━━━ Data records ━━━

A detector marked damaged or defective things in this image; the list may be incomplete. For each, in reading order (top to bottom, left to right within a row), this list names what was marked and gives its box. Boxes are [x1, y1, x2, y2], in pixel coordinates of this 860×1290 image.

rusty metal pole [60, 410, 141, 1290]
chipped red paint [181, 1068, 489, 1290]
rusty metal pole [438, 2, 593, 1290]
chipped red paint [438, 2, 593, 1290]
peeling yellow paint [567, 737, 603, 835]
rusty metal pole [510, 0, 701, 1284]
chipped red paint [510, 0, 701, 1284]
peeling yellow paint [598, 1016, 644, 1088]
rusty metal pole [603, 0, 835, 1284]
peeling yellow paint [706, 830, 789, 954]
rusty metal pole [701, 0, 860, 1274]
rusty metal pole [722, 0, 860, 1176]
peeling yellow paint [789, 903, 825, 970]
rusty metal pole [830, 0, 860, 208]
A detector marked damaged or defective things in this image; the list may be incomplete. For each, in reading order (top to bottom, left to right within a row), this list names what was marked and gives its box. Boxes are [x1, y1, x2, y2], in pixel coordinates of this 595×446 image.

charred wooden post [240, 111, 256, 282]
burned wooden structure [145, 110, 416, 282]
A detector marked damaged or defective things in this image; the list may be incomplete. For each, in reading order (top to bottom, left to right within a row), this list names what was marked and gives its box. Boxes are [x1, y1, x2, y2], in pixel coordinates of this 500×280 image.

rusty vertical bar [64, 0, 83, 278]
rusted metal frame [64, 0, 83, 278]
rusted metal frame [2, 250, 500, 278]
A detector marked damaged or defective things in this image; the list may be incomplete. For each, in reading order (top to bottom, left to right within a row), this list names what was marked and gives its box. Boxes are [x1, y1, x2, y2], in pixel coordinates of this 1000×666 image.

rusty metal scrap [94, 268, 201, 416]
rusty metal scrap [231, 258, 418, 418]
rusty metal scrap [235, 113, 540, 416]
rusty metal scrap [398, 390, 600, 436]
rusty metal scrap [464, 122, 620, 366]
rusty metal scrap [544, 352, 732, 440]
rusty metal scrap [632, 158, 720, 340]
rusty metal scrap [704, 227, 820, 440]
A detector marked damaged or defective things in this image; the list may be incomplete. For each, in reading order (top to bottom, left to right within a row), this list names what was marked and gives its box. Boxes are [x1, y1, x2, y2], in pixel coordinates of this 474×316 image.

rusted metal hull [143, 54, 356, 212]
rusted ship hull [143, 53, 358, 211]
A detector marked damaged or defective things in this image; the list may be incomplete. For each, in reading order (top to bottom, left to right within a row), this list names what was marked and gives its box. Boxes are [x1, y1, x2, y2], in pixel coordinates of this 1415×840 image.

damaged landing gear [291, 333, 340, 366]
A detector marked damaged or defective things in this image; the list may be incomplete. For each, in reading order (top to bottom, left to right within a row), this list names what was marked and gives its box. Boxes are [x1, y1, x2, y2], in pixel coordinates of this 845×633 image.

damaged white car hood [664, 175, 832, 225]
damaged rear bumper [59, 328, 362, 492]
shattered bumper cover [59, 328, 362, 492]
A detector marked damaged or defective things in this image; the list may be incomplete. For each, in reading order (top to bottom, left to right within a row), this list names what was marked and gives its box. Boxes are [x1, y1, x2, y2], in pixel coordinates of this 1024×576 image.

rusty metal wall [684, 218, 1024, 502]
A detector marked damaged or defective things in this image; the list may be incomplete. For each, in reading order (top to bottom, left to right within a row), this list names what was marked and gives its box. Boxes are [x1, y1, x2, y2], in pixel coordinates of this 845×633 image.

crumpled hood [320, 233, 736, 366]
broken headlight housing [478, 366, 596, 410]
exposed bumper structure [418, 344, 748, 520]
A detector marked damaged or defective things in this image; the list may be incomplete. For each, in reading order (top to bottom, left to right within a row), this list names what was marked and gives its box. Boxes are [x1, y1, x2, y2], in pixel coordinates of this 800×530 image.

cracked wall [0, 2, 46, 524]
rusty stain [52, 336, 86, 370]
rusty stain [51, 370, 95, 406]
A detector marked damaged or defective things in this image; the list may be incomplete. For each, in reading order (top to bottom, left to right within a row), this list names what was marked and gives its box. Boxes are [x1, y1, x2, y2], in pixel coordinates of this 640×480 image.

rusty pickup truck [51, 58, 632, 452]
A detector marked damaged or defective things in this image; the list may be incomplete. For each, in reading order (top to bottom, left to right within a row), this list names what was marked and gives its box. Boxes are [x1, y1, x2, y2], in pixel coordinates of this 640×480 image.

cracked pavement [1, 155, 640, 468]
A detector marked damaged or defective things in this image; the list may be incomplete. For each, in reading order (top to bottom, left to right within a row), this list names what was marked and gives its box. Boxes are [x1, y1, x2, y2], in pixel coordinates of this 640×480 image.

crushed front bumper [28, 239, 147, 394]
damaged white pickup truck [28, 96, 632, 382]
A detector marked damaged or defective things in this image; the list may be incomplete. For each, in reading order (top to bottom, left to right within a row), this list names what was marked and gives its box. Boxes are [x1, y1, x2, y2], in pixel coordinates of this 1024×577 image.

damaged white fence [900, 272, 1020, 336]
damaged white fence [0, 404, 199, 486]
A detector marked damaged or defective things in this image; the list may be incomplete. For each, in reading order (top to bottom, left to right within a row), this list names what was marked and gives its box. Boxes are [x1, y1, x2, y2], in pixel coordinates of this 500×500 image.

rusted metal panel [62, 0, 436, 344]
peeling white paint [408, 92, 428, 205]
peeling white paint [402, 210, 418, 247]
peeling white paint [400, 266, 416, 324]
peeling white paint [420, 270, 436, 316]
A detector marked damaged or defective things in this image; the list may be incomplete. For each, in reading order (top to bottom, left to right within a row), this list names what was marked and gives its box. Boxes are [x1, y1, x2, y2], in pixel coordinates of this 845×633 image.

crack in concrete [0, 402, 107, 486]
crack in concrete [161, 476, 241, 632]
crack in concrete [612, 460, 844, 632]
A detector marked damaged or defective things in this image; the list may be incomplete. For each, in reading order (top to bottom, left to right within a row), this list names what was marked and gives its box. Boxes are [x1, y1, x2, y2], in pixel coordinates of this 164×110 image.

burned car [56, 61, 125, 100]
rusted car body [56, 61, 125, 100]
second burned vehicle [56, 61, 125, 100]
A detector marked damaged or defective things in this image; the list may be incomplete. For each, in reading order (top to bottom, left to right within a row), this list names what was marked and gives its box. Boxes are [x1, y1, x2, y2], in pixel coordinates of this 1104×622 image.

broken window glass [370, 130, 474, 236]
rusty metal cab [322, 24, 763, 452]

━━━

Copy out verbatim every line from the very first one down to and including the line containing "rusty metal scrap [704, 227, 820, 440]".

A detector marked damaged or defective things in this image; the list may be incomplete. For each, in reading order (top to bottom, left to right within a row), this list names what was marked and gives its box. Boxes are [x1, y1, x2, y2], in pixel coordinates of this 860×1290 image.

rusty metal pole [60, 410, 141, 1290]
chipped red paint [181, 1068, 489, 1290]
rusty metal pole [438, 2, 593, 1290]
chipped red paint [438, 2, 593, 1290]
peeling yellow paint [567, 737, 603, 835]
rusty metal pole [510, 0, 701, 1284]
chipped red paint [510, 0, 701, 1284]
peeling yellow paint [598, 1016, 644, 1088]
rusty metal pole [603, 0, 835, 1284]
peeling yellow paint [706, 830, 789, 954]
rusty metal pole [701, 0, 860, 1274]
rusty metal pole [722, 0, 860, 1176]
peeling yellow paint [789, 903, 825, 970]
rusty metal pole [830, 0, 860, 208]
A detector marked damaged or defective things in this image; the list may be incomplete. For each, in reading order (top to bottom, left to right within a row), this list names what was marked and gives its box. Boxes are [x1, y1, x2, y2], in pixel coordinates of this 595×446 image.

charred wooden post [240, 111, 256, 282]
burned wooden structure [145, 110, 416, 282]
A detector marked damaged or defective things in this image; the list may be incomplete. For each, in reading order (top to bottom, left to right within a row), this list names what was marked and gives its box. Boxes are [x1, y1, x2, y2], in pixel coordinates of this 500×280 image.

rusty vertical bar [64, 0, 83, 278]
rusted metal frame [64, 0, 83, 278]
rusted metal frame [2, 250, 500, 278]
A detector marked damaged or defective things in this image; the list may be incomplete. For each, in reading order (top to bottom, left to right within a row), this list names what was marked and gives its box. Boxes are [x1, y1, x2, y2], in pixel coordinates of this 1000×666 image.

rusty metal scrap [94, 268, 201, 416]
rusty metal scrap [231, 258, 418, 418]
rusty metal scrap [235, 113, 540, 416]
rusty metal scrap [398, 390, 600, 436]
rusty metal scrap [464, 122, 620, 366]
rusty metal scrap [544, 352, 732, 440]
rusty metal scrap [632, 158, 720, 340]
rusty metal scrap [704, 227, 820, 440]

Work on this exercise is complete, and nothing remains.